Avant d'entrer dans le vif du sujet, pouvez vous nous en dire un peu plus sur votre parcours, sur les chemins obscurs et les bouleversements métaphysiques qui vous ont amenés au poste de rédacteur en chef de magazine ?
[Léonidas Vesperini] C'est une longue histoire, mais je vais essayer de faire le plus bref possible. Depuis ma plus tendre enfance, j'ai toujours été passionné de jeux. Et mon plus grand choc fut les jeux de rôle, que j'ai découverts par hasard en 1983, lors d'un séjour en Angleterre. Le jeu s'appelait RuneQuest, et il m'a profondément marqué, mon frère et moi. [Arwen] On arrive à Mana Rouge. Pourquoi rouge tiens ? Overdose de tomates communistes à la rédaction ou volonté de réduire en sang ceux qui oseront se dresser sur votre passage ? [Léonidas Vesperini] C'est vrai que déjà, j'aime bien le rouge. C'est la couleur que je choisis toujours dans les jeux de société, par exemple. À Warhammer 40.000, je joue les Blood Angels, évidemment ! Mais c'est également une couleur chaude, vive, agressive, qui résume bien ce que doit être un magazine d'actualité. D'ailleurs, le sous-titre de Mana Rouge est parlant : l'actualité brûlante des jeux de cartes à collectionner. [Arwen] Quelques mois après la mort du Lotus Noir dont vous aviez les rennes, le « LN » revient avec une autre équipe, comment expliquez vous ce sortir de terre ?
[Léonidas Vesperini] C'est très compliqué, et là aussi, je vais essayer de résumer "l'affaire". Lotus Noir, au départ, fut édité par une société qui s'appelait Halloween Concept. Mal gérée, la société a fait faillite. Le fondateur d'Halloween, pour poursuivre l'édition de Lotus Noir (de
loin le titre qui fonctionnait le mieux) a fait appel aux anciens salariés d'Halloween Concept, dont je faisais partie, pour créer une nouvelle société, Darwin Project, qui continuerait à publier Lotus Noir. J'ai ainsi mis de l'argent dans cette société, dont j'étais
associé (minoritaire). Darwin Project a connu une très forte croissance de 2000 à 2004. Mais cette croissance, une nouvelle fois, a été mal gérée, et la société s'est beaucoup trop diversifiée, au lieu de se concentrer sur ce qu'elle savait bien faire : l'édition de
magazines.

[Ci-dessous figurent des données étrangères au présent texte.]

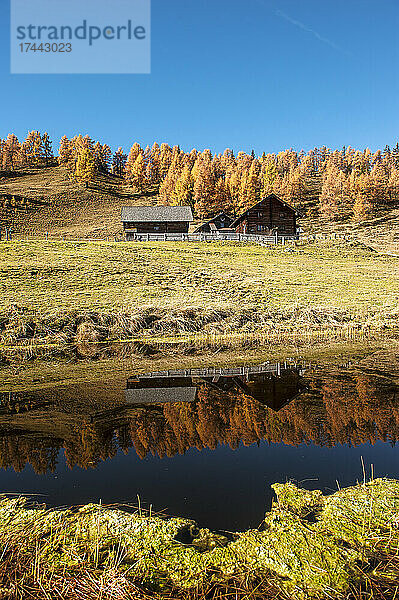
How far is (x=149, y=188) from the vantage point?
135500mm

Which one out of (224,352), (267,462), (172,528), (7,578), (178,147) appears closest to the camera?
(7,578)

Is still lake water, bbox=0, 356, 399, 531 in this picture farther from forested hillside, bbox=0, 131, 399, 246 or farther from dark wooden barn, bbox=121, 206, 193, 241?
forested hillside, bbox=0, 131, 399, 246

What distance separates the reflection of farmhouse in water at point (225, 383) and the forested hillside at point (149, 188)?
70.0 metres

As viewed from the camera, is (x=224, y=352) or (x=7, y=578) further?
(x=224, y=352)

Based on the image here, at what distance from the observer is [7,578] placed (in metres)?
4.18

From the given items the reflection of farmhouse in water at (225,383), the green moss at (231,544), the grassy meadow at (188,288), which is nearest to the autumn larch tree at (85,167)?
the grassy meadow at (188,288)

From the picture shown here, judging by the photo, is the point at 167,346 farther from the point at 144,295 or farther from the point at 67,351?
the point at 144,295

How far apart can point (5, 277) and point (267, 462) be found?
25824 millimetres

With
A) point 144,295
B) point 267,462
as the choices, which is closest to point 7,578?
point 267,462

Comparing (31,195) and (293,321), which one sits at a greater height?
(31,195)

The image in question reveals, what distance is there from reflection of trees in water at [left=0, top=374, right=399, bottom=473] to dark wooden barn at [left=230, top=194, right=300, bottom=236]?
5398 cm

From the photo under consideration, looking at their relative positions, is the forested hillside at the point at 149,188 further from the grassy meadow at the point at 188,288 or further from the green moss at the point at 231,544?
the green moss at the point at 231,544

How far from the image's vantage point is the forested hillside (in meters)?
91.1

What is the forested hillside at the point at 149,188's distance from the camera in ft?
299
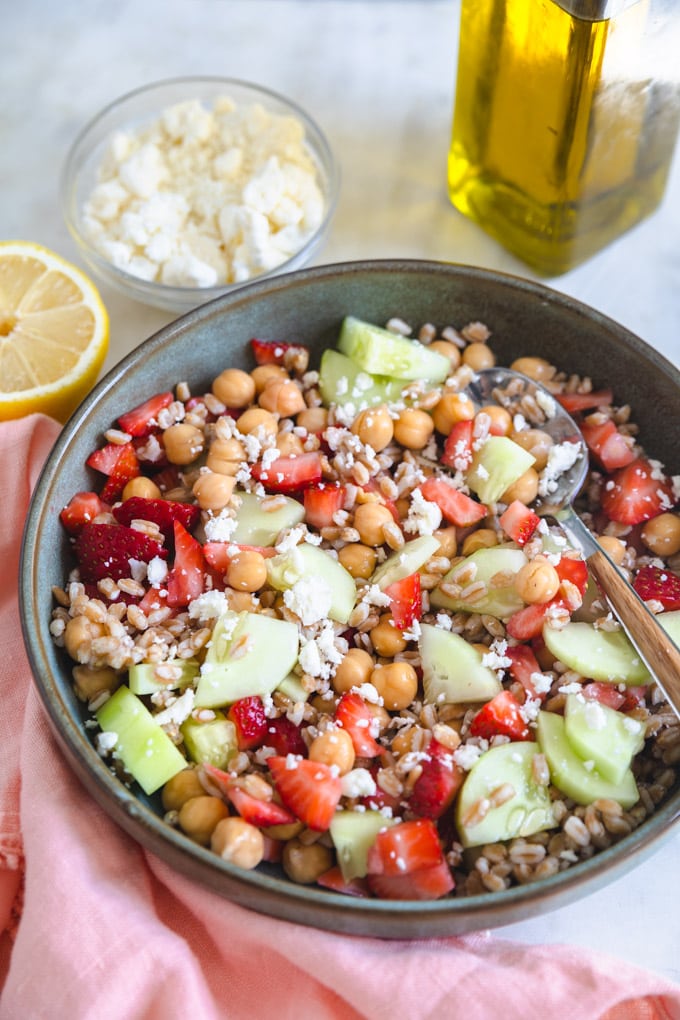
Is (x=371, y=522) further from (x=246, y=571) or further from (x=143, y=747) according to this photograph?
(x=143, y=747)

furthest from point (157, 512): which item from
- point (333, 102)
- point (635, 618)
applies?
point (333, 102)

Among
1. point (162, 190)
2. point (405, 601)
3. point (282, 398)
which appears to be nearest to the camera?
point (405, 601)

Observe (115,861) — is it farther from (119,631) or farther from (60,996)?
(119,631)

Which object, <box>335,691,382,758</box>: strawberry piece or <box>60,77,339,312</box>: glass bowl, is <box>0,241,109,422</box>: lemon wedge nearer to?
<box>60,77,339,312</box>: glass bowl

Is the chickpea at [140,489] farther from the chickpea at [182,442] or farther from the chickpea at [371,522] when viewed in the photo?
the chickpea at [371,522]

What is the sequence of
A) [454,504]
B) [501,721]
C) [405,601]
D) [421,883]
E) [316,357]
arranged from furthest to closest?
[316,357] → [454,504] → [405,601] → [501,721] → [421,883]

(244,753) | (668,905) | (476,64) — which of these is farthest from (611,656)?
(476,64)
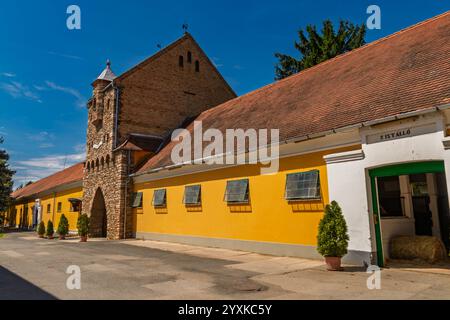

Il est à noter que c'est la même personne qui était à l'origine de la faillite d'Halloween qui a entraîné, par ses décisions catastrophiques, la liquidation judiciaire de Darwin Project en 2005. [Arwen] Mana Rouge, Lotus Noir, les deux magazines sont très proche au niveau de la forme. Comment comptez vous vous démarquer et faire valoir l'expérience acquise toutes ces années quelque peu usurpée par LN ?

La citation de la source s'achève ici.